(begin)
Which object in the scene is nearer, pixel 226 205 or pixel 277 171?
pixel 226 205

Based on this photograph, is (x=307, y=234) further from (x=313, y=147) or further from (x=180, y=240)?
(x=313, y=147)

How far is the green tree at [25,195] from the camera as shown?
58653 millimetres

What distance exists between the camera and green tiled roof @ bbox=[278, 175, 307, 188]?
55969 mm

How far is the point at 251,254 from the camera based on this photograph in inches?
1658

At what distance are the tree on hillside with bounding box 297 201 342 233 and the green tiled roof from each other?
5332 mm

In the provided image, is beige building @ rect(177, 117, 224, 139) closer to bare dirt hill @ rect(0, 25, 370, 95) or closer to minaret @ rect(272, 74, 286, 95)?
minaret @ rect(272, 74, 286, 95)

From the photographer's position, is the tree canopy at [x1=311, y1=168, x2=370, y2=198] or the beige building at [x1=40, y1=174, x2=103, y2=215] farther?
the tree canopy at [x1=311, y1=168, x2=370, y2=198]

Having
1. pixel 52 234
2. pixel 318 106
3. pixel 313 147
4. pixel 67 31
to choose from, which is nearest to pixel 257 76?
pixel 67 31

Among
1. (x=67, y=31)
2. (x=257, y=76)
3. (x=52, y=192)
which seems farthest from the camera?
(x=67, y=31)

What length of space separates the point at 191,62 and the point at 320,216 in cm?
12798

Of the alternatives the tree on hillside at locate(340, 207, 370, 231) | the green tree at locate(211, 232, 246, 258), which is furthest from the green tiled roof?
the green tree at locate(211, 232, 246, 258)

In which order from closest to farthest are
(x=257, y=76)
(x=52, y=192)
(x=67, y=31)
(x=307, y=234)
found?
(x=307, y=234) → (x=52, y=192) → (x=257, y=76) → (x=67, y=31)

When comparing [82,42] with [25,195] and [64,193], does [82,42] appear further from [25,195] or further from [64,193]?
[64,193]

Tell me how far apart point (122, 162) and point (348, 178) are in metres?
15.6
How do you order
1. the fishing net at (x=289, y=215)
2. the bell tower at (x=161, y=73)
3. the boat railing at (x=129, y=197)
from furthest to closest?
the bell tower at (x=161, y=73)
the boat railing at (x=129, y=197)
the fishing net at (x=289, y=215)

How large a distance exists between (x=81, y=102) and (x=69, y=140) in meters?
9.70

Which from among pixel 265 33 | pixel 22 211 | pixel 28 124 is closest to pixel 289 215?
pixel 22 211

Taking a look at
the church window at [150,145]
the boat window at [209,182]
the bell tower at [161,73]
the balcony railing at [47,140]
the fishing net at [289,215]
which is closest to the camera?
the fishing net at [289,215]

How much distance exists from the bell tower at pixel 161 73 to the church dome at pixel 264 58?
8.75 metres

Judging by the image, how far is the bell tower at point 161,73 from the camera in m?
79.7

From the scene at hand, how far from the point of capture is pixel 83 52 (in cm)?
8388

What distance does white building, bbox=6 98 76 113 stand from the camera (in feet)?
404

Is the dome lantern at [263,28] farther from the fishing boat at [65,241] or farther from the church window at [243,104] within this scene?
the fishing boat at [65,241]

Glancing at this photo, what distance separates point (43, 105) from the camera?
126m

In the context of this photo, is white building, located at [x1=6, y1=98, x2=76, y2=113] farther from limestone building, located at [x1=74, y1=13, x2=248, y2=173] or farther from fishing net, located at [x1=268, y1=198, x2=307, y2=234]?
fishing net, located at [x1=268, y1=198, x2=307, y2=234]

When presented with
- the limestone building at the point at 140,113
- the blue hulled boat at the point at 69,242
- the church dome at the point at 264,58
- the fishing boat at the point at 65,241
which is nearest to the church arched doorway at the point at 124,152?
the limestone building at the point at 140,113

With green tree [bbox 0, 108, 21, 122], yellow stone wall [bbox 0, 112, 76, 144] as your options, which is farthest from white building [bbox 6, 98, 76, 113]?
(end)
Please write out every one of the items above again, word for word and line for line.

Which object in the scene is nearer, pixel 226 205 or pixel 277 171?
pixel 226 205

Based on this photograph, is (x=307, y=234) further from (x=313, y=147) or further from (x=180, y=240)?
(x=313, y=147)

How far is the green tree at [25,195] from the camera as shown?
58653 millimetres

What distance exists between the camera and green tiled roof @ bbox=[278, 175, 307, 188]?
55969 mm

How far is the point at 251,254 from the camera based on this photograph in inches?
1658

At what distance are the tree on hillside with bounding box 297 201 342 233 and the green tiled roof from each other?
5332 mm

In the provided image, is beige building @ rect(177, 117, 224, 139) closer to bare dirt hill @ rect(0, 25, 370, 95) or closer to minaret @ rect(272, 74, 286, 95)?
minaret @ rect(272, 74, 286, 95)

From the photographer's position, is the tree canopy at [x1=311, y1=168, x2=370, y2=198] or the beige building at [x1=40, y1=174, x2=103, y2=215] farther?
the tree canopy at [x1=311, y1=168, x2=370, y2=198]

Having
1. pixel 52 234
2. pixel 318 106
3. pixel 313 147
4. pixel 67 31
to choose from, which is nearest to pixel 257 76?
pixel 67 31

Among
1. (x=67, y=31)
2. (x=257, y=76)
3. (x=52, y=192)
which seems farthest from the camera?
(x=67, y=31)

What length of space separates the point at 191,62 and the point at 320,216 in cm?
12798

Of the alternatives the tree on hillside at locate(340, 207, 370, 231) | the green tree at locate(211, 232, 246, 258), which is furthest from the green tiled roof?
the green tree at locate(211, 232, 246, 258)

In which order from closest to farthest are
(x=257, y=76)
(x=52, y=192)
(x=67, y=31)
(x=307, y=234)
found?
(x=307, y=234) → (x=52, y=192) → (x=257, y=76) → (x=67, y=31)

When comparing [82,42] with [25,195] and [64,193], does [82,42] appear further from [25,195] or further from [64,193]?
[64,193]

Tell me how far apart point (122, 162) and point (348, 178) are in metres?
15.6
How do you order
1. the fishing net at (x=289, y=215)
2. the bell tower at (x=161, y=73)
3. the boat railing at (x=129, y=197)
from furthest to closest?
the bell tower at (x=161, y=73)
the boat railing at (x=129, y=197)
the fishing net at (x=289, y=215)

How large a distance exists between (x=81, y=102) and (x=69, y=140) in meters?
9.70

Which from among pixel 265 33 | pixel 22 211 | pixel 28 124 is closest to pixel 289 215?
pixel 22 211

Taking a look at
the church window at [150,145]
the boat window at [209,182]
the bell tower at [161,73]
the balcony railing at [47,140]
the fishing net at [289,215]
which is closest to the camera?
the fishing net at [289,215]

How much distance exists from the bell tower at pixel 161 73 to the church dome at pixel 264 58?
8.75 metres

Judging by the image, how far is the bell tower at point 161,73 from the camera in m?
79.7

From the scene at hand, how far from the point of capture is pixel 83 52 (in cm)?
8388

What distance does white building, bbox=6 98 76 113 stand from the camera (in feet)?
404

Is the dome lantern at [263,28] farther from the fishing boat at [65,241] or farther from the church window at [243,104] within this scene?
the fishing boat at [65,241]

Glancing at this photo, what distance separates point (43, 105) from the camera?
126m

In the context of this photo, is white building, located at [x1=6, y1=98, x2=76, y2=113] farther from limestone building, located at [x1=74, y1=13, x2=248, y2=173] or farther from fishing net, located at [x1=268, y1=198, x2=307, y2=234]?
fishing net, located at [x1=268, y1=198, x2=307, y2=234]

When presented with
- the limestone building at the point at 140,113
- the blue hulled boat at the point at 69,242
- the church dome at the point at 264,58
- the fishing boat at the point at 65,241
which is nearest to the church arched doorway at the point at 124,152?
the limestone building at the point at 140,113

With green tree [bbox 0, 108, 21, 122], yellow stone wall [bbox 0, 112, 76, 144] as your options, which is farthest from white building [bbox 6, 98, 76, 113]?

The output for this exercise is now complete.